Advanced macro support and magic \dots #794

edemaine · 2017-08-13T23:17:18Z

This is a re-implementation of #599 (\dots support) but extending the MacroExpander as necessary to build it as a macro instead of a function, following @gagern's outline.

Along the way, we get some nice new macro features:

Macros (e.g. given by defineMacro) can now be JavaScript functions, with this bound to the MacroExpander. (Note the slightly different interface from functions, which get a complex context object -- up for discussion!) This lets us extend the MacroExpander in more powerful ways, and use the following features:
future() returns the next token without expansion (similar to \futurelet but without the "let" aspect of assigning to a variation)
expandAfterFuture() returns the next token after one level of expansion (equivalent to a careful use of \expandafter and \futurelet)
\relax is now implemented! It stops expansion, but doesn't actually get returned from the MacroExpander.

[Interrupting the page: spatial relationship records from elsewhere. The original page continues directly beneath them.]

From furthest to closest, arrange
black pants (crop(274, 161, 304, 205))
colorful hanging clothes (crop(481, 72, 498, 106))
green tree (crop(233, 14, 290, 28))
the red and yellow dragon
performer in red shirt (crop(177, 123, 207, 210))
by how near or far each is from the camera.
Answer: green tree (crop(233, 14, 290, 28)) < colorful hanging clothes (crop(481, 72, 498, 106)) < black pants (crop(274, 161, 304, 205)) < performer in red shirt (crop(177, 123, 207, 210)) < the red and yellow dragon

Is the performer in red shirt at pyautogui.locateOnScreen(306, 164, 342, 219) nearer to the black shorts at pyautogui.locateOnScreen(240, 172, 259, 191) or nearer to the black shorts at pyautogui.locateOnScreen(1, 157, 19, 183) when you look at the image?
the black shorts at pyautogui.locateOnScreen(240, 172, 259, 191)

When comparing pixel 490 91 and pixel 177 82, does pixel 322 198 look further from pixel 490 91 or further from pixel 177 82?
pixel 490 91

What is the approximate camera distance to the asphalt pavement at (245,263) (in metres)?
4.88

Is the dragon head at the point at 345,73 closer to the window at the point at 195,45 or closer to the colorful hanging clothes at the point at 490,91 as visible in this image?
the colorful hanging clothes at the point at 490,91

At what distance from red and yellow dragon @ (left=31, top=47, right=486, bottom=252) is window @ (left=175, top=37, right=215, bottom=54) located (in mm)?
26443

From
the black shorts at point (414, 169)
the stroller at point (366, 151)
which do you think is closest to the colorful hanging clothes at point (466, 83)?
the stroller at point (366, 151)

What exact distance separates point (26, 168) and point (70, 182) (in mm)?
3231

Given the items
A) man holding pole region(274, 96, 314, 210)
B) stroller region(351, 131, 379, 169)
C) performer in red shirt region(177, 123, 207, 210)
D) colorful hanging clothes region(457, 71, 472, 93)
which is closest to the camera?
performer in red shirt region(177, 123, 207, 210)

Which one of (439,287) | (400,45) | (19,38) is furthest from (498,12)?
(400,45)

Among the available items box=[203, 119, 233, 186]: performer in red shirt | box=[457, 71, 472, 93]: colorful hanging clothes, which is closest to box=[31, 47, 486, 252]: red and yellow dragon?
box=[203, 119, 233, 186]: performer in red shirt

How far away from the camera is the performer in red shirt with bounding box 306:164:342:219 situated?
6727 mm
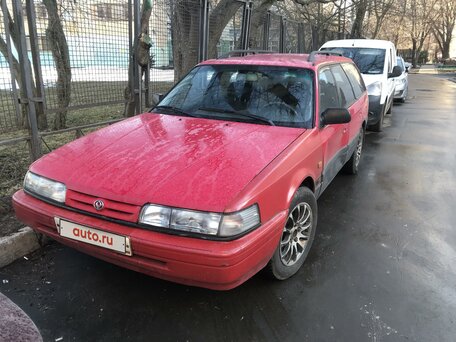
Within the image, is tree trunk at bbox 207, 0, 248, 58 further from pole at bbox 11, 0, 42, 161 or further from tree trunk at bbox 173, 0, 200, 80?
pole at bbox 11, 0, 42, 161

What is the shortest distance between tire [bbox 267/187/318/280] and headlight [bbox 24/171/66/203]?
1501 millimetres

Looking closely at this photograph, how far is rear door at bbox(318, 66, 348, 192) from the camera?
379cm

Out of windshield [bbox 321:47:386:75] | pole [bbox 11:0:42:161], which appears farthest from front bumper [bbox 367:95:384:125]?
pole [bbox 11:0:42:161]

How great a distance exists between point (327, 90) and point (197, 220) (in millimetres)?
2329

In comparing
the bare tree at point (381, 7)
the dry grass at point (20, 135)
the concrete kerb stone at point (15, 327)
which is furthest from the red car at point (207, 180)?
the bare tree at point (381, 7)

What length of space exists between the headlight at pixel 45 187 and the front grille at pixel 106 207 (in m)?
0.08

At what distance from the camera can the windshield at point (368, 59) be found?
9.19m

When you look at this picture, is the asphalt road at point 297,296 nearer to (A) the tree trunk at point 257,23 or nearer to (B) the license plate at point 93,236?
(B) the license plate at point 93,236

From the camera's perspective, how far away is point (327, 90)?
4.11m

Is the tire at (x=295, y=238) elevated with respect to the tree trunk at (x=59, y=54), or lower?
lower

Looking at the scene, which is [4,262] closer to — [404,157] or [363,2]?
[404,157]

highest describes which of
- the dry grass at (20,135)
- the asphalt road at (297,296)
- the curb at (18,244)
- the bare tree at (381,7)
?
the bare tree at (381,7)

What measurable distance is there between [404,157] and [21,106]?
225 inches

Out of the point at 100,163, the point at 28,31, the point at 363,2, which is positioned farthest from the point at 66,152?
the point at 363,2
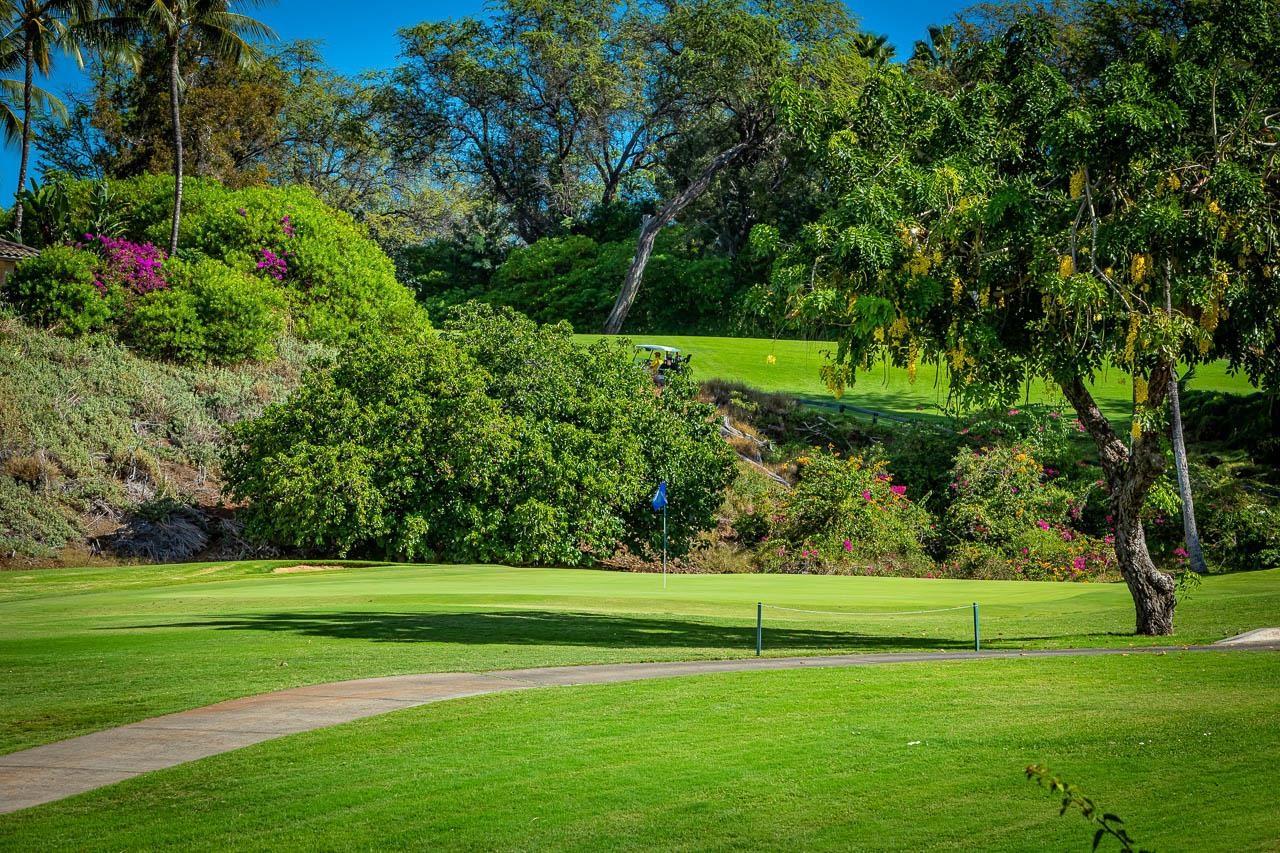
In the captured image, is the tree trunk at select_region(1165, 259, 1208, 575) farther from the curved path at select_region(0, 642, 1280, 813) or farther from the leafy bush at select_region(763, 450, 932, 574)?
the curved path at select_region(0, 642, 1280, 813)

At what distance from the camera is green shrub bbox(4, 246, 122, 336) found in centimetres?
3906

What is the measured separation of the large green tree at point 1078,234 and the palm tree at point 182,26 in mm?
30731

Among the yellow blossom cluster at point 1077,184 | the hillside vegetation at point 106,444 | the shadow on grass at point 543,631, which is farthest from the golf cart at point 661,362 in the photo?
the yellow blossom cluster at point 1077,184

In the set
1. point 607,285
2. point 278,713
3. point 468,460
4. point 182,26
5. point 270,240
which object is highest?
point 182,26

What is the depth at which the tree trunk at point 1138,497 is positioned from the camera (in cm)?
1717

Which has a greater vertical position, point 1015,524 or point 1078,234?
point 1078,234

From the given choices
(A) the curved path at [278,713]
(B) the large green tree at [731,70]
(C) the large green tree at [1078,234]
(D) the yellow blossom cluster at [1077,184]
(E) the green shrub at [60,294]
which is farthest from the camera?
(B) the large green tree at [731,70]

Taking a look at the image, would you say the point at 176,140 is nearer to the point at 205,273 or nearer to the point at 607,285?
the point at 205,273

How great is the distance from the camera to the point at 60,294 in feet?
129

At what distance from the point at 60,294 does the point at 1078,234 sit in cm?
3389

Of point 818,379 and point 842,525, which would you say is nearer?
point 842,525

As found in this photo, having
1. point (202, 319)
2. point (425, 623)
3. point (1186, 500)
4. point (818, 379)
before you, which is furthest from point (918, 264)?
point (818, 379)

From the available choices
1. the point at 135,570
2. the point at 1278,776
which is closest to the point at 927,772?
the point at 1278,776

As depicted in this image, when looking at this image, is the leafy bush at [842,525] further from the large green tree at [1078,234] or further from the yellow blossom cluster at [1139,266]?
the yellow blossom cluster at [1139,266]
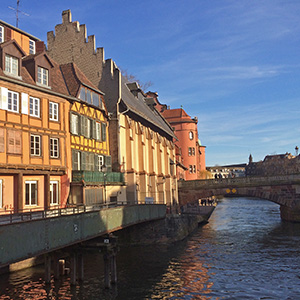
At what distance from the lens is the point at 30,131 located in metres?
26.9

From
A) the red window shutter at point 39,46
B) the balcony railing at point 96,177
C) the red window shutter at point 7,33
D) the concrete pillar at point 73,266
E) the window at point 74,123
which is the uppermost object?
the red window shutter at point 39,46

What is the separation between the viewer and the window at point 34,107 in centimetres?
2744

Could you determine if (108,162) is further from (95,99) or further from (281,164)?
(281,164)

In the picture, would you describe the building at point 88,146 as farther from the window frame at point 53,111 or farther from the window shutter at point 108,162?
the window frame at point 53,111

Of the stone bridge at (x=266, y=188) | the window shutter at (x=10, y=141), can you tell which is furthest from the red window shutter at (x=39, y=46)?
the stone bridge at (x=266, y=188)

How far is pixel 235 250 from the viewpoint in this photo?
35688mm

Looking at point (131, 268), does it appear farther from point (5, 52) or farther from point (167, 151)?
point (167, 151)

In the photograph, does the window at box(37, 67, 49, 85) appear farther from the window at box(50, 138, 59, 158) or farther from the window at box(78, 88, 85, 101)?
the window at box(50, 138, 59, 158)

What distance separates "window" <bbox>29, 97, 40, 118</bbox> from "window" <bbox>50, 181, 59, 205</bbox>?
5.52 metres

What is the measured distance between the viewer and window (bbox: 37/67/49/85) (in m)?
29.2

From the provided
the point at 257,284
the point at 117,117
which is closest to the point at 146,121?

We also get fixes to old KaTeX bugs (with new tests to confirm, some of which used to fail):

\text{\textellipsis !} used to include a space in the middle. The trouble is that we were only eating spaces when in math mode, but in text mode we need to be more careful to eat the spaces that make up part of the command name. This is now consumed during macro expansion, even though it's not technically a macro expansion (\textellipsis is an unexpandable character).
Ditto for \text{\foo } where \foo is defined to something -- we got a space, but shouldn't have.
Macros did not handle command arguments correctly. \def\foo#1{(#1)}\foo\bar should expand to (\bar) and then expand \bar, whereas the old macro expander would first expand \bar and then use its tokens for arguments. For example, this didn't work if \def\bar{} or \def\bar{ } (especially the latter because of bad space ignoring). Also, if \foo is a multiargument function, \bar should constitute one argument instead of one per token. (I did a bunch of testing in LaTeX to confirm this behavior.)

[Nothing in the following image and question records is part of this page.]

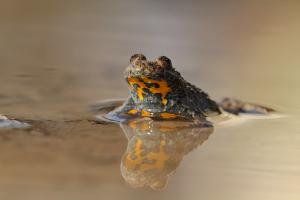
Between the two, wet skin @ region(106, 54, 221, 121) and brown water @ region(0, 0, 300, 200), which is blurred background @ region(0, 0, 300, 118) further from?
wet skin @ region(106, 54, 221, 121)

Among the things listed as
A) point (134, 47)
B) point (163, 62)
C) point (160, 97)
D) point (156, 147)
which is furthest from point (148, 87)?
point (134, 47)

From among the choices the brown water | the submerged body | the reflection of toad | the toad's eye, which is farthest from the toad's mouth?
the brown water

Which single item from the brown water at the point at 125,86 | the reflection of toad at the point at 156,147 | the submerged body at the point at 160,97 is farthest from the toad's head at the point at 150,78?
the brown water at the point at 125,86

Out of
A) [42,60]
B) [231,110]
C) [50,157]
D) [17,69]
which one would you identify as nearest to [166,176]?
[50,157]

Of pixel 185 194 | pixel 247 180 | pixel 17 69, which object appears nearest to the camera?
pixel 185 194

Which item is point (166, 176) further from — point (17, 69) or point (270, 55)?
point (270, 55)

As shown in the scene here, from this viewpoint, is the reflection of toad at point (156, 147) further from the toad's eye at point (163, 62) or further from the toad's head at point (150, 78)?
the toad's eye at point (163, 62)
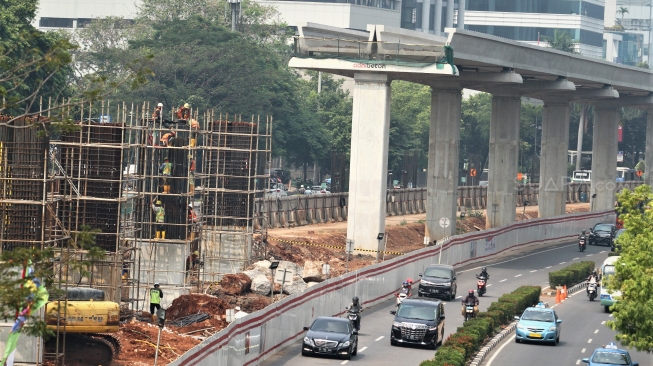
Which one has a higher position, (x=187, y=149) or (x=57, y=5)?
(x=57, y=5)

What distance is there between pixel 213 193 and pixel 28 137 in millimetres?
22104

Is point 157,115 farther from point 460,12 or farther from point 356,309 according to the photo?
point 460,12

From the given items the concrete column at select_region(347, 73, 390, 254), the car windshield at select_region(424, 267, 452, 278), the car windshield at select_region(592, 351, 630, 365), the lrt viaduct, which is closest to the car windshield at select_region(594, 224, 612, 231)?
the lrt viaduct

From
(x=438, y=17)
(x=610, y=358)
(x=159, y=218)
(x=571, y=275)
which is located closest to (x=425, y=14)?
(x=438, y=17)

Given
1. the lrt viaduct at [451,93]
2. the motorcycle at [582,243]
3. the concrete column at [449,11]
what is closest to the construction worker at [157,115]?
the lrt viaduct at [451,93]

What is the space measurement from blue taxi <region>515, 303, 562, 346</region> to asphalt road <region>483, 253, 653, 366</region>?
0.28m

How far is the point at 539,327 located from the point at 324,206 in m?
37.7

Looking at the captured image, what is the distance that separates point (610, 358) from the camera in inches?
1435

A few other miscellaneous changes:

Lexer.js optionally exports Token, so that I can do instanceof tests.
consumeSpaces() irreversibly consumes space tokens. This is used to fix the first bug listed above.
nextToken() got split into expandOnce() and expandNextToken(). So, e.g., expandAfterFuture() is equivalent to expandOnce() and then future(). (This makes for some awkward diffs -- sorry!)
The cdots symbol is now \cdots@, because amsmath defines a more complex \cdots in terms of this symbol.
@ is now considered a valid character for commands, as if \makeatletter is in effect. I don't think we currently define \@ but if we did this change would be annoying.
A rewrite of Implement AMSMath's \dots #599 to handle \dots, \cdots, etc. correctly.

Here's a texcmp confirming I got at least the tested cases right:

kevinbarabash · 2017-08-14T01:11:17Z

@edemaine this is awesome. I don't have a very good understanding of macros so hopefully @gagern and others can help out with the review.

kohler · 2017-08-14T14:02:01Z

src/Lexer.js

@@ -75,14 +75,14 @@ const tokenRegex = new RegExp(
    "([ \r\n\t]+)|" +                                 // whitespace
    "([!-\\[\\]-\u2027\u202A-\uD7FF\uF900-\uFFFF]" +  // single codepoint
    "|[\uD800-\uDBFF][\uDC00-\uDFFF]" +               // surrogate pair
-    "|\\\\(?:[a-zA-Z]+|[^\uD800-\uDFFF])" +           // function name
+    "|\\\\(?:[a-zA-Z@]+|[^\uD800-\uDFFF])" +          // function name


This is going to be dangerous. @ is not actually a valid character for macro nams in default TeX. It only works after \makeatletter, and is intended for internal macros that users don't type.

Overall it is probably safe to include @ by default, or wait for complaints before trying a complete fix; the \@ macro is rare in math.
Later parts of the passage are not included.